» **Work instructions**:
Copy out only the span from the line with "As the photograph" to the end of the data, both ends kept, word for word.
━━━━━ Provided information ━━━━━
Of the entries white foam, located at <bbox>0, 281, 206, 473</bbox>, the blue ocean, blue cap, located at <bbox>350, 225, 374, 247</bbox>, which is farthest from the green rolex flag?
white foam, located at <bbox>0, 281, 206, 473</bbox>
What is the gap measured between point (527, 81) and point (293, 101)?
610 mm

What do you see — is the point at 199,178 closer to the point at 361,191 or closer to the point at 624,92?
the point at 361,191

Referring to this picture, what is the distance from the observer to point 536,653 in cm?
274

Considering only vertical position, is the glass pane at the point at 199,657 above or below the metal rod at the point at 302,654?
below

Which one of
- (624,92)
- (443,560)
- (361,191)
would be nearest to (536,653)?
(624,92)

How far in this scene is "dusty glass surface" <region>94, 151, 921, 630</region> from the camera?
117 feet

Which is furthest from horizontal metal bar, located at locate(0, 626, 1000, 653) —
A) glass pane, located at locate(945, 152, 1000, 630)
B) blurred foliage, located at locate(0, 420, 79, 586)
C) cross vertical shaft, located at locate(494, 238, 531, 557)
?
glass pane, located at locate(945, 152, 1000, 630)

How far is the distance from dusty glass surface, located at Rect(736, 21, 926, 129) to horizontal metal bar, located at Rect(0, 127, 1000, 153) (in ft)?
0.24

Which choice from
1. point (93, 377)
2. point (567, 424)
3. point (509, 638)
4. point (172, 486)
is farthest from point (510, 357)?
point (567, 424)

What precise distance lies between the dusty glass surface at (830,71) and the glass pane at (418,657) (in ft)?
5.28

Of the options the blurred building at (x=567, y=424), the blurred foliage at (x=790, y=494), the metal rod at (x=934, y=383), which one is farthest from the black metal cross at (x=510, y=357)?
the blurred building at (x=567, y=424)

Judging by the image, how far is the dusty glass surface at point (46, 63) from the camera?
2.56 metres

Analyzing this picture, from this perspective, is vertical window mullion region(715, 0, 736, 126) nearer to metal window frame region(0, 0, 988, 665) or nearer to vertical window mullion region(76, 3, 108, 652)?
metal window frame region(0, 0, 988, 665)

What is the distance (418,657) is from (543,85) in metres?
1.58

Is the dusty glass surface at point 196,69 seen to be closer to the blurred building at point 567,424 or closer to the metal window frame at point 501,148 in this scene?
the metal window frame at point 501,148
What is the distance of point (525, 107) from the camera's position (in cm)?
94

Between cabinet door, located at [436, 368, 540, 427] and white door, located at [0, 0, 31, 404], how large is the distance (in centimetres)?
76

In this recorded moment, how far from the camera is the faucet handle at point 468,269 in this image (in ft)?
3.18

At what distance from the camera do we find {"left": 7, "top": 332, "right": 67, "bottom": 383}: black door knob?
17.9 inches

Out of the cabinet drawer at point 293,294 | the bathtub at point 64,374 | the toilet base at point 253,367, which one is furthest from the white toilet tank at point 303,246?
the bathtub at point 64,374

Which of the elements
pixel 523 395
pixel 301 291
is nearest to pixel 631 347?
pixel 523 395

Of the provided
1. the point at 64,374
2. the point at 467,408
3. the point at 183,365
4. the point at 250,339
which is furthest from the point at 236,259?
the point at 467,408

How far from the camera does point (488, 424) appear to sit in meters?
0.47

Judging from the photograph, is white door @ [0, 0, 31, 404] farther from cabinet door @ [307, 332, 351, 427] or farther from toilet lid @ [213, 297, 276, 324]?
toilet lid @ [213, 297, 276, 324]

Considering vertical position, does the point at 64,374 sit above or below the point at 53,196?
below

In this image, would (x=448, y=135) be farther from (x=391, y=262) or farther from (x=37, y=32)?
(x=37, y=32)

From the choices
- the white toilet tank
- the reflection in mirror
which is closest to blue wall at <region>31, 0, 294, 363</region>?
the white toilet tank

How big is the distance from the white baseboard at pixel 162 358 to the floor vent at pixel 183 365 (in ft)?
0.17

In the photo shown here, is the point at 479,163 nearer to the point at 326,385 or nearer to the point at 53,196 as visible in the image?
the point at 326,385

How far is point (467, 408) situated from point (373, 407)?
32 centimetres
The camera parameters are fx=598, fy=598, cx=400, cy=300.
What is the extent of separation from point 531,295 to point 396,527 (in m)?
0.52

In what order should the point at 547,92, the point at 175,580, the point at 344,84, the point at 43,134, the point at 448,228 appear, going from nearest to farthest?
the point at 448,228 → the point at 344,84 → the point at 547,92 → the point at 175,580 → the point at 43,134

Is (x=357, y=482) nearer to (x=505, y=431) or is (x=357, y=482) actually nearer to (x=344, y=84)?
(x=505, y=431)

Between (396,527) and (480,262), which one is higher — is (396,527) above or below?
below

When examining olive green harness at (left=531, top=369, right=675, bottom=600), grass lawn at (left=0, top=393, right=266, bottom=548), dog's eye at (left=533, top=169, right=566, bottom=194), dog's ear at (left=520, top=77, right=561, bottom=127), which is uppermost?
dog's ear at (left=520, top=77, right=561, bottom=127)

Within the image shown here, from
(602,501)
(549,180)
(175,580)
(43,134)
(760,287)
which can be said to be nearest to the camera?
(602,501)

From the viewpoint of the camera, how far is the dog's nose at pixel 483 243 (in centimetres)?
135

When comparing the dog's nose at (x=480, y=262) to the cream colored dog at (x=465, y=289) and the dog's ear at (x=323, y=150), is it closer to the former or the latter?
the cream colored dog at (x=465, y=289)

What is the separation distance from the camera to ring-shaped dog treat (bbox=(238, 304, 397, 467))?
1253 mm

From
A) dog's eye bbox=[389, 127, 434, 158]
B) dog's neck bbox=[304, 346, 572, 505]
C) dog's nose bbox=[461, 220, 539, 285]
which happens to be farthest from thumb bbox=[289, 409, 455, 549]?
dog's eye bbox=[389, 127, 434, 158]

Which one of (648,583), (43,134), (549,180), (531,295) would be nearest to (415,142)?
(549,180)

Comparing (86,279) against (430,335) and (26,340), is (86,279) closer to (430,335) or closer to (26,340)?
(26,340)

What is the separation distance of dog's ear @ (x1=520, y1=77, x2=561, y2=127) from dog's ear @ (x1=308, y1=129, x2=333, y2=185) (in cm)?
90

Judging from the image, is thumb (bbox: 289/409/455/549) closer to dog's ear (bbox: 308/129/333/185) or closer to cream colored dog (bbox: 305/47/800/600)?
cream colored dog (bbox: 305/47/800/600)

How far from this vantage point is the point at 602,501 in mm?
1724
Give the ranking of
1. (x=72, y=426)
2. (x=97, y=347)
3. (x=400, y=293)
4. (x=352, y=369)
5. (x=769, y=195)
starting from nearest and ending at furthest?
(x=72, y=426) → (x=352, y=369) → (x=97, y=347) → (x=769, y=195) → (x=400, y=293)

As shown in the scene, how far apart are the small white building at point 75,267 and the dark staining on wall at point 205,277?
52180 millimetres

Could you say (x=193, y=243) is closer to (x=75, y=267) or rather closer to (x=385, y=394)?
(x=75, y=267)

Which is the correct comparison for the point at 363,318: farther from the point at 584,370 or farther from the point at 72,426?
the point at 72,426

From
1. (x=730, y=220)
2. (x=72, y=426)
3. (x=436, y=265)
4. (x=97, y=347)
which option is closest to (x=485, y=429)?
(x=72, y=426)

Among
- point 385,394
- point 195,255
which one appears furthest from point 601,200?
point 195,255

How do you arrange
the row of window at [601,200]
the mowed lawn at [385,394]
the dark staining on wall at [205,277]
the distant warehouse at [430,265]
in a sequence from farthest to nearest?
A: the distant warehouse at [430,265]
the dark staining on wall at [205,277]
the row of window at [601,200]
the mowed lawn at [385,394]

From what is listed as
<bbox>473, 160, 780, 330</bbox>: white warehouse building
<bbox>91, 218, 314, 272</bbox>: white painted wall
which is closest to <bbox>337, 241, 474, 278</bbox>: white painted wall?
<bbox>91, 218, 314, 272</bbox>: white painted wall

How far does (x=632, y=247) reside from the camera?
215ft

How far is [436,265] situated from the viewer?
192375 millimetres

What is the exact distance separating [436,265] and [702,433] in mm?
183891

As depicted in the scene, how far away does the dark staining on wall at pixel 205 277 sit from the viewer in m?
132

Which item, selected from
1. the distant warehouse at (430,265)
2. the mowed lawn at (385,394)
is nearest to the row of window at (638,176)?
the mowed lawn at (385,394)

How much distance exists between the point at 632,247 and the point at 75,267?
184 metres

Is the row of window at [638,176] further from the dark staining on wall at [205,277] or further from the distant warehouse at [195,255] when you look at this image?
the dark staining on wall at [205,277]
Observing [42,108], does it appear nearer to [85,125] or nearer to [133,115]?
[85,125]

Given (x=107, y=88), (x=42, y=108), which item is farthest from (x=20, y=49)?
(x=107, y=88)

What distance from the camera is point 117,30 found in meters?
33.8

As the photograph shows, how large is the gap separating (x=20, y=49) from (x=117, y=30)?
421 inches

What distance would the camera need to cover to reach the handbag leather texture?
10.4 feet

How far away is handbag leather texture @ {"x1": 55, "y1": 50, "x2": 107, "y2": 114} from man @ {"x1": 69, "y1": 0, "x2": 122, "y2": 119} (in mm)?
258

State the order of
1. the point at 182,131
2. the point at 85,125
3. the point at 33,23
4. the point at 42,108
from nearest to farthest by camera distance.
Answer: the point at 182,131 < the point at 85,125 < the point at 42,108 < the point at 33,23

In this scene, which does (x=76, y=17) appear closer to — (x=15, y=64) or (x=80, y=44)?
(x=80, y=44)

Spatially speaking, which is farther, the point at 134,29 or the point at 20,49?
━━━━━
» **Exercise output**:
As the photograph shows, how large is the gap separating (x=20, y=49) from (x=117, y=30)?
421 inches

What distance would the camera need to cover to reach the handbag leather texture?
10.4 feet

How far away is handbag leather texture @ {"x1": 55, "y1": 50, "x2": 107, "y2": 114} from man @ {"x1": 69, "y1": 0, "x2": 122, "y2": 119} (in mm)?
258

State the order of
1. the point at 182,131
2. the point at 85,125
3. the point at 33,23
4. the point at 42,108
from nearest to farthest by camera distance.
Answer: the point at 182,131 < the point at 85,125 < the point at 42,108 < the point at 33,23

In this scene, which does (x=76, y=17) appear closer to — (x=15, y=64) or (x=80, y=44)?
(x=80, y=44)

Spatially speaking, which is farther, the point at 134,29 or the point at 20,49?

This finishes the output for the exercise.